ほぼ日刊イトイ新聞

C・シルヴェスター編『THE INTERVIEW』
(1993年刊)によれば、
読みものとしての「インタビュー」は
「130年ほど前」に「発明された」。
でも「ひとびとの営み」としての
インタビューなら、もっと昔の大昔から、
行われていたはずです。
弟子が師に、夫が妻に、友だち同士で。
誰かの話を聞くのって、
どうしてあんなに、おもしろいんだろう。
インタビューって、いったい何だろう。
尊敬する先達に、教えていただきます。
メディアや文章に関わる人だけじゃなく、
誰にとっても、何かのヒントが
見つかったらいいなと思います。
なぜならインタビューって、
ふだん誰もが、やっていることだから。
不定期連載、担当は「ほぼ日」奥野です。

原一男さんのプロフィール

原一男(はら・かずお)

1945年6月、山口県宇部市生まれ。

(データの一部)
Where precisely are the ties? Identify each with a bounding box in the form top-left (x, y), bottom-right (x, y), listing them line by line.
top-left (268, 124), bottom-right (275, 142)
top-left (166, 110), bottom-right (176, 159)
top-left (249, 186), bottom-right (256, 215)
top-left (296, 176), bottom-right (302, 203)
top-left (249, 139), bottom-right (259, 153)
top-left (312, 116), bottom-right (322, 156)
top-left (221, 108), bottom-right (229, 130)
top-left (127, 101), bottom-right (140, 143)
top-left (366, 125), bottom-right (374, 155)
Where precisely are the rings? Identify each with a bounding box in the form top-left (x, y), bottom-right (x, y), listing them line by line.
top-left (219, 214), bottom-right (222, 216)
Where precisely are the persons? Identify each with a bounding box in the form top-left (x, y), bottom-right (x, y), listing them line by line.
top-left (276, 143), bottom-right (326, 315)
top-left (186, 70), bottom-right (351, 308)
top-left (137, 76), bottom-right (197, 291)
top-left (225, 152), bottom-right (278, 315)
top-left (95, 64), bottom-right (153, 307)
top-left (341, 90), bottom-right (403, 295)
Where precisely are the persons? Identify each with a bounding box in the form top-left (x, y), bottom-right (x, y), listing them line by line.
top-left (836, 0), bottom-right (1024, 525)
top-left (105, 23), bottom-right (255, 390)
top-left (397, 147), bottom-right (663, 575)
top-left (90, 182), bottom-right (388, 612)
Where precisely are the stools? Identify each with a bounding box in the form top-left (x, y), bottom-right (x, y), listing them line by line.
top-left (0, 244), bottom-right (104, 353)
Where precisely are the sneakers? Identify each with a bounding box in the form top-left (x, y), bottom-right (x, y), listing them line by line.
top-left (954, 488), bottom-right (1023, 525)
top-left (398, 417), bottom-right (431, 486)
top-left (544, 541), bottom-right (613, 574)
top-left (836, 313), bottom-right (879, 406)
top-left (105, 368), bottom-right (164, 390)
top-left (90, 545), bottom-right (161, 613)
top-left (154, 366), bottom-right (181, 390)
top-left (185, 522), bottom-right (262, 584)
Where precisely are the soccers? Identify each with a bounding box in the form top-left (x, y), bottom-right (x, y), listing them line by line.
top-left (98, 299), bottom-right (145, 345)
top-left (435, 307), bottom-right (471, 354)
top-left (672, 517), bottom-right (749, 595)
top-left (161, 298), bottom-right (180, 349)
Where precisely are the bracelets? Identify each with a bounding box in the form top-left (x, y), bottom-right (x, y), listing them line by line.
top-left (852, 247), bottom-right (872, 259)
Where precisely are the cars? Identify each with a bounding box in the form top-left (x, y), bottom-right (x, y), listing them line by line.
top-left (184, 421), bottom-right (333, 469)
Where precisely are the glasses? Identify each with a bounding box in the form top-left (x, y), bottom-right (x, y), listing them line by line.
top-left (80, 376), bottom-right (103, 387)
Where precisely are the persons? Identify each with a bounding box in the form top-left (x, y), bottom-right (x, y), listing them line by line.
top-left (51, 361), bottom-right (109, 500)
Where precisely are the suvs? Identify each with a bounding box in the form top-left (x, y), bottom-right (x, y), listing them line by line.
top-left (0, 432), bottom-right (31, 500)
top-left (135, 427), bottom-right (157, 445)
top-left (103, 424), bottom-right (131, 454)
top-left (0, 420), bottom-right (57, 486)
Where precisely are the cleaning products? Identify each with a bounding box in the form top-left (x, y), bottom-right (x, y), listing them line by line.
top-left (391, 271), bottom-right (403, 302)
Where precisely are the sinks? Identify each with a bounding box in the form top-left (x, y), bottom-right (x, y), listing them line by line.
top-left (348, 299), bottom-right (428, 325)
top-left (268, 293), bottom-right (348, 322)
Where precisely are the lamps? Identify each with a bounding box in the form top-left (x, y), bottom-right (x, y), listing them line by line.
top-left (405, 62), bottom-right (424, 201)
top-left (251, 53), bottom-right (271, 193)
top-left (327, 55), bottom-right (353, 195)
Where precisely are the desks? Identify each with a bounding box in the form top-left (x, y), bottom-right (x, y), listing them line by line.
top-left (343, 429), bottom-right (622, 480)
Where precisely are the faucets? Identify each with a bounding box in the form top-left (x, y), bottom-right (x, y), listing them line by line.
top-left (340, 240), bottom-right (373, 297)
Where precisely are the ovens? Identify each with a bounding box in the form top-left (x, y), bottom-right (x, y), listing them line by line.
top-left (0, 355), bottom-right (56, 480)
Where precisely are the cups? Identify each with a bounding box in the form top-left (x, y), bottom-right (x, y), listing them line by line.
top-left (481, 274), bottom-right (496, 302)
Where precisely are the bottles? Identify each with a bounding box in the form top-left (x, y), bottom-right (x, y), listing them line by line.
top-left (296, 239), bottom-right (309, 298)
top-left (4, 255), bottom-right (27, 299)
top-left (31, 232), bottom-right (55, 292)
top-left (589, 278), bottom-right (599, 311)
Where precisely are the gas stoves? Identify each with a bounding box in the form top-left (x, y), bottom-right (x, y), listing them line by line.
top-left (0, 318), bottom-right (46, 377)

■ 課題:
1. インタビュー連載の紹介文のうち、「尊敬する先達に、教えていただきます。」で始まり「1945年6月、山口県宇部市生まれ。」で終わる範囲を、一字一句変えずに複写してください。
2. インタビュー連載の紹介文を最後の文の直後から引き継ぎ、続きを書いてください。
上記のデータは、本文とは別の出典から取得したものです。

■ 課題ごとの結果:
1.
尊敬する先達に、教えていただきます。
メディアや文章に関わる人だけじゃなく、
誰にとっても、何かのヒントが
見つかったらいいなと思います。
なぜならインタビューって、
ふだん誰もが、やっていることだから。
不定期連載、担当は「ほぼ日」奥野です。

原一男さんのプロフィール

原一男(はら・かずお)

1945年6月、山口県宇部市生まれ。

2.
東京綜合写真専門学校中退後、養護学校の介助職員を
勤めながら、障害児の世界にのめり込み、
写真展「ばかにすンな」を開催。
72年、小林佐智子とともに疾走プロダクションを設立。
同年、障害者と健常者の「関係性の変革」をテーマにした
ドキュメンタリー映画『さようならCP』で監督デビュー。
74年、原を捨てて沖縄に移住した元妻・武田美由紀の
自力出産を記録した『極私的エロス・恋歌1974』を発表。
セルフ・ドキュメンタリーの先駆的作品として
高い評価を得る。
87年、元日本兵・奥崎謙三が
上官の戦争責任を過激に追究する『ゆきゆきて、神軍』を発表。
大ヒットし、日本映画監督協会新人賞、
ベルリン映画祭カリガリ賞、
パリ国際ドキュメンタリー映画祭グランプリなどを受賞。
94年、小説家・井上光晴の虚実に迫る『全身小説家』を発表。
キネマ旬報ベストテン日本映画第1位を獲得。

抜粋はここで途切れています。